EXTRAIT DU DOCUMENT:

Islamophobie blabla

Publié le par Nadia Geerts

Quelques jours après la consternante « Burqa blabla » qui a mis fin prématurément à un débat à l’ULB sur le thème « L’extrême droite est-elle devenue fréquentable ? » l’émission Controverse (RTL) organise un débat sur le thème de l’islamophobie. Curieuse manière de revenir sur le mardi noir de l’ULB...

 

 

Après s’être emparé du micro que lui tendait Guy Haarscher et avoir scandé à nouveau son « Burqa blabla », Souhail Chichah a en effet dénoncé l’islamophobie, de gauche comme de droite. Plus tard, on a appris dans la presse que cette action était motivée par le fait que, bien qu’ayant demandé à pouvoir faire partie du panel d’intervenants, Souhail Chichah n’avait pas obtenu gain de cause, refus qui marque selon lui la « colonisation » dont souffrent toujours les descendants d’immigrés. Mais s’agissait-il réellement de cela ?

 

Une rapide recherche sur internet ne m’a pas permis de trouver la moindre publication de Souhail Chichah sur le thème de l’extrême droite. Quelle légitimité aurait-il donc à en parler ? Economiste, spécialisé en « économie de la discrimination » ( ??) Souhail Chichah ne peut se prévaloir de la moindre compétence en ce qui concerne l’analyse du discours de l’extrême droite. Et quand bien même : si je devais saboter toutes les conférences auxquelles je ne suis pas invitée à participer, et si toutes les personnes pouvant se prévaloir d’une quelconque expertise dans un quelconque domaine faisaient de même, plus aucune conférence ne pourrait avoir lieu.

 

Mais ce n’est évidemment pas de l’extrême droite que Souhail Chichah aurait voulu débattre. Son obsession à lui, c’est l’islamophobie, et Caroline Fourest en est à ses yeux l’incarnation. Revendiquer un débat contradictoire sur la personne de Caroline Fourest serait toutefois jugé incongru, voire imbécile, car dans une université, et plus largement dans un cercle intellectuel quel qu’il soit, on ne débat pas des personnes, mais des idées. Alors, Souhail Chichah déplace le débat : il voit – ou fait mine de voir - dans les ennuis qui s’accumulent sur sa tête le signe que la Belgique est « islamophobe ». Thèse difficilement soutenable, dès lors que d’une part il n’est pas musulman, et que de l’autre il n’a pas vraiment le profil des « damnés de la terre » et autres « exclus du système », comme en témoigne à suffisance son poste de chercheur et d’assistant à l’ULB.

LIGNES RÉPERTORIÉES:
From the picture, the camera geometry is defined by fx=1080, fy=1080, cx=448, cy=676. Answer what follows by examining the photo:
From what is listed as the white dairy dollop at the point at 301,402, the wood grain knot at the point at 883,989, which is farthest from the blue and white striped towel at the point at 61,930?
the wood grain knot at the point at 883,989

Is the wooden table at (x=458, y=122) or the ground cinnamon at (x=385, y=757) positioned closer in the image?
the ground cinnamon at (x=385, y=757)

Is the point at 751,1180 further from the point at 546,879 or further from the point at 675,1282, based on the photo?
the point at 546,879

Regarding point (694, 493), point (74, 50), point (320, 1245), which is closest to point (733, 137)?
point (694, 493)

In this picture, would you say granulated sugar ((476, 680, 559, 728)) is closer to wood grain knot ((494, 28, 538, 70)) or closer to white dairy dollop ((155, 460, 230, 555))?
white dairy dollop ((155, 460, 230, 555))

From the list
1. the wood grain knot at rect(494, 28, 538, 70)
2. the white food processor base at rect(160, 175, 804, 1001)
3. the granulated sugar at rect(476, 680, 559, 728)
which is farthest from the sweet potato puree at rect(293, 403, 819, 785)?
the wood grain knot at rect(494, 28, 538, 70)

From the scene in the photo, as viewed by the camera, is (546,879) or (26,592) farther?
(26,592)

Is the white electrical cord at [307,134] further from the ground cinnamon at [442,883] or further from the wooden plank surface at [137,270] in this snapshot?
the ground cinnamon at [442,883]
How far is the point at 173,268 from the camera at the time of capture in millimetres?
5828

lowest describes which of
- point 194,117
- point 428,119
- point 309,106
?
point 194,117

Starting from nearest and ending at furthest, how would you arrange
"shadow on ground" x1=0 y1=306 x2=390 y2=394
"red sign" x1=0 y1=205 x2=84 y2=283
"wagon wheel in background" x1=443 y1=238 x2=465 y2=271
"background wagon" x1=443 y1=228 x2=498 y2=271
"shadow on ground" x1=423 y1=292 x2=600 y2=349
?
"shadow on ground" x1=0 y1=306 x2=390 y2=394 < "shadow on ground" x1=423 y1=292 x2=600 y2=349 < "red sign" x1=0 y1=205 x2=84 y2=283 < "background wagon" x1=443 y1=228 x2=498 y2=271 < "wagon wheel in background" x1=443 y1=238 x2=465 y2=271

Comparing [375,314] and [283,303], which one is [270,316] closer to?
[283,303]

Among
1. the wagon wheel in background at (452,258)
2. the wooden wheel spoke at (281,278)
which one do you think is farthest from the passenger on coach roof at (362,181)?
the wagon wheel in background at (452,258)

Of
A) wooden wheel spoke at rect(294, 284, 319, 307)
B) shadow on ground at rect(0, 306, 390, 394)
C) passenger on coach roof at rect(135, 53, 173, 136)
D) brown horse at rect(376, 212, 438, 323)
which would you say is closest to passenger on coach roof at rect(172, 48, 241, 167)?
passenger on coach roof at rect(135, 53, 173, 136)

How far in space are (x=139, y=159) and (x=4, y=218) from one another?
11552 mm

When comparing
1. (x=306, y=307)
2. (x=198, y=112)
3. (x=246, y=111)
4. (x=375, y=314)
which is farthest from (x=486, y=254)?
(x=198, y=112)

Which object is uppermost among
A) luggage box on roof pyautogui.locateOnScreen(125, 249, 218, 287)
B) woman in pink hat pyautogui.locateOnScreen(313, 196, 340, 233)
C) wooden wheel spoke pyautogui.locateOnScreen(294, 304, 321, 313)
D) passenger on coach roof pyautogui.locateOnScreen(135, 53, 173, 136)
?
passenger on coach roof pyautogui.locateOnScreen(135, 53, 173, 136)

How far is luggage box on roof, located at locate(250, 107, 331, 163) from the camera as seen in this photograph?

OBJECTIF VISÉ 1: Dans le billet sur l'affaire du « Burqa blabla », pourquoi l'auteure juge-t-elle difficilement soutenable la thèse selon laquelle la Belgique serait « islamophobe » ? Répondez en une à trois phrases.
OBJECTIF VISÉ 2: Poursuivez le billet sur l'affaire du « Burqa blabla » après sa dernière phrase.

RÉPONSE PRODUITE 1: Selon l'auteure, Souhail Chichah n'est pas musulman. Il n'a pas non plus vraiment le profil des « damnés de la terre » ou des « exclus du système », comme le montre son poste de chercheur et d'assistant à l'ULB.

RÉPONSE PRODUITE 2:
Mais c’est plus facile, évidemment, de voir partout le spectre du grand méchant monstre raciste – car « islamophobe » n’est évidemment qu’une autre manière de nommer le « racisme » anti-musulmans – que d’admettre qu’insulter régulièrement ses collègues et saboter une conférence organisée dans son Alma Mater est pour le moins peu collégial et dénote, outre une incapacité crasse à participer au débat argumenté, une loyauté vacillante envers l’université qui l’emploie.

 

Le plus consternant est que certains lui emboitent le pas, voyant dans la « Burqa blabla » l’expression d’un malaise social. Il est sans doute vrai qu’être d’origine arabo-musulmane n’est pas toujours facile. Les discriminations sont une réalité, tout comme la défiance d’une partie de la population envers une religion perçue comme revendicatrice et en porte-à-faux avec la laïcisation de la société. Mais cela doit-il tout excuser ? Après tout, c’est sur fond de malaise social qu’a grandi le nazisme dans les années trente. Les partisans de l’extrême droite actuelle, eux aussi, peuvent certainement se prévaloir d’un malaise social : la société change, la multiculturalité les inquiète, leur fait perdre leurs repères, etc. Ce Monsieur Pennincks qui m’adresse des menaces de mort sur ce blog est très certainement aussi hanté par un malaise social, même si de toute évidence, il a encore la chance de posséder une voiture dont le pare-choc va me défoncer le crâne.

Faut-il alors minimiser les agissements de ces énergumènes ? Faut-il pardonner aux nazis des années trente, qui subissaient de plein fouet la crise économique et le « malaise social » ?

 

Il est plus que temps de mettre fin à ce discours victimaire. Quand Alain Destexhe ironise sur les « Norvégiens » qui ont vandalisé la station de métro Horta, la réprobation est unanime, et à raison. Pourtant, qui nous dit que sa tirade n’est pas l’expression d’un « malaise social ». Pourquoi se trouve-t-il des démocrates pour défendre Chichah, et aucun pour défendre Destexhe ? La réponse coule hélas de source : l’un est d’origine étrangère, l’autre pas. De ce fait, l’un aurait le droit de mentir effrontément, de recourir à l’insulte la plus grossière, de déshonorer son université, de flirter avec l’antisémitisme. Et l’autre pas.

 

Souhail Chichah mérite mieux : quoi qu’il en dise lui-même, il n’a rien d’un colonisé ni d’un indigène du royaume. Il fait partie de mes concitoyens, il a un statut social enviable, une formation intellectuelle, bref il maîtrise parfaitement les codes en vigueur. Tellement bien qu’il réussit à ce qu’une émission grand public l’invite sur son plateau pour débattre de l’ « islamophobie ». Bien joué. (1)

Personnellement, je ne suis pas dupe. Et je continuerai à me battre pour que tous, indépendamment de nos origines, de notre ethnie, de notre sexe, de nos convictions, soyons traités à égalité. Sans qu’aucune de ces caractéristiques ne puissent constituer ni un handicap, ni un privilège.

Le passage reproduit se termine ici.